Aquí existió un colegio jesuita donde él estudió filosofía, aunque se iniciaría en la medicina, física, química y botánica en el célebre colegio de Cirugía de Cádiz, cuando esta última disciplina empezaba a dejar de ser patrimonio de los barberos. Licenciado en Sevilla, ejerció en el hospital de Marina gaditano donde se inició en el estudio de la astronomía antes de doctorarse en Madrid. Fue un curioso impertinente, un tipo ambicioso que no tuvo suerte en la busca de riqueza pronta en negocios mineros pero que congenió el sacerdocio -tal vez por su instinto de supervivencia¯con una épica aventura personal al otro lado del Atlántico, hacia donde zarpó en 1760 en el séquito del marqués de la Vega, nombrado por entonces virrey de Nueva Granada.

Su vida fue un difícil equilibrio con el poder de su tiempo y con la insurgencia americana que había prendido en diversos miembros de su célebre Real Expedición Botánica de 1783 y en las filas de su propia familia. A lo largo de su vida, estudia la flora del nuevo continente y describe nuevas especies medicinales como la quina, té de Bogotá, canela o guaco, pero también funda, no sin batallarlo, un jardín botánico y un observatorio astronómico en Bogotá. La Inquisición le persiguió, a pesar de sus hábitos, por enseñar el sistema copernicano, pero se carteó Linneo y el mismísimo Humboldt acudió a visitarle y a presentarle sus respetos.

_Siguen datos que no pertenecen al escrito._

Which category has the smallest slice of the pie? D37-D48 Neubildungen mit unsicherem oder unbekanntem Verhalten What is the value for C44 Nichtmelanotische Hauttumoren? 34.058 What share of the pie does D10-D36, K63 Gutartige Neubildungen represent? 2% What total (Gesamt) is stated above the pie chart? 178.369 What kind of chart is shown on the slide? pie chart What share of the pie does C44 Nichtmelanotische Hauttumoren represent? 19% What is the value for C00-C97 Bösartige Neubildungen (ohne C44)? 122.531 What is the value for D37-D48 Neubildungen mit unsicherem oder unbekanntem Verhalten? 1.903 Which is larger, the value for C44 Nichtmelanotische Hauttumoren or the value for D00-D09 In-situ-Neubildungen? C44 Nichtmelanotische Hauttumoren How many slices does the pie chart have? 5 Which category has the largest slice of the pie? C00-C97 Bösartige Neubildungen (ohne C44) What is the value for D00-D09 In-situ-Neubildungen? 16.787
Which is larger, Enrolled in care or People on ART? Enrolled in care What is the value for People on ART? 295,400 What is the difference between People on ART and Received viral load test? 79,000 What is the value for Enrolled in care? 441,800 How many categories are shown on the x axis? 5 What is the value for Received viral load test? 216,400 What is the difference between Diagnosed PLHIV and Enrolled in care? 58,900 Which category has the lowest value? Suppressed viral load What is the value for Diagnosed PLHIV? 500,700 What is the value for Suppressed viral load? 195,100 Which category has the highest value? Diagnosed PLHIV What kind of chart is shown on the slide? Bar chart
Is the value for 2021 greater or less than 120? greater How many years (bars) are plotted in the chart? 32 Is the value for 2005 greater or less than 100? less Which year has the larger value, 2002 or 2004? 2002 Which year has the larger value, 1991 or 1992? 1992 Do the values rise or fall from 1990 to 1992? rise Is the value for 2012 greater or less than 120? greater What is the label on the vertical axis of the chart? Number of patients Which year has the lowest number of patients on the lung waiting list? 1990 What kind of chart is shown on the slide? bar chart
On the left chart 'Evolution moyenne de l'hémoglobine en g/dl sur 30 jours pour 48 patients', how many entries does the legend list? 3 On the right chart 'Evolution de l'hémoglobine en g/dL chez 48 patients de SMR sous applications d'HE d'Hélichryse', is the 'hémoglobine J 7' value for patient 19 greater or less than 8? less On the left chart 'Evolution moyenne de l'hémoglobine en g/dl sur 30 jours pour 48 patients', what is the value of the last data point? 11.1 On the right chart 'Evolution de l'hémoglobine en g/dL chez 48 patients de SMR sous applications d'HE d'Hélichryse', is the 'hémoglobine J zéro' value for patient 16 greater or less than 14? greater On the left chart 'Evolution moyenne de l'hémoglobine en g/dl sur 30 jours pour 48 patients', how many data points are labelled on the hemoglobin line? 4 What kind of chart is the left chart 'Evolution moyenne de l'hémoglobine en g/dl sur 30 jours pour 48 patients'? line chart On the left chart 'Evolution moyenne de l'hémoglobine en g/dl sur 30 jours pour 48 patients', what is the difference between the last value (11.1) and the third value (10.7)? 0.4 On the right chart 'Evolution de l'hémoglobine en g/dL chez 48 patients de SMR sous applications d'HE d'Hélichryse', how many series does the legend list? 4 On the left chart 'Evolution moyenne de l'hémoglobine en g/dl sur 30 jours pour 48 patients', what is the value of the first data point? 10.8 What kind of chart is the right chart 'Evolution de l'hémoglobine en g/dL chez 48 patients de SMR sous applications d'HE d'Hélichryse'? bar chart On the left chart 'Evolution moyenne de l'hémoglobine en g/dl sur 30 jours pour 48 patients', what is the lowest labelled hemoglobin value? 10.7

El próximo sábado, a partir de las 13 horas y en el marco de la Feria, Canal Sur estrenará un documental sobre su figura y la Diputación presentará su libro El Arcano de La Quina, un tratado a caballo entre la medicina y la botánica, en el que describe siete especies de quina y hace importantes observaciones acerca de cada una de ellas. Sus estudios servirían, andando el tiempo, para combatir la malaria, una de esas enfermedades de las que Occidente ya cree sentirse a salvo.

Hay un retrato suyo en el museo municipal, que se reprodujo una vez para ilustrar los billetes de 2.000 pesetas, en el que parece mirarnos como lo que somos: un hatajo de bichos raros. En los tiempos que corren está claro que quizá todo esto carezca de glamour pero qué gran novela podría escribir Jesús Maeso con estos mimbres.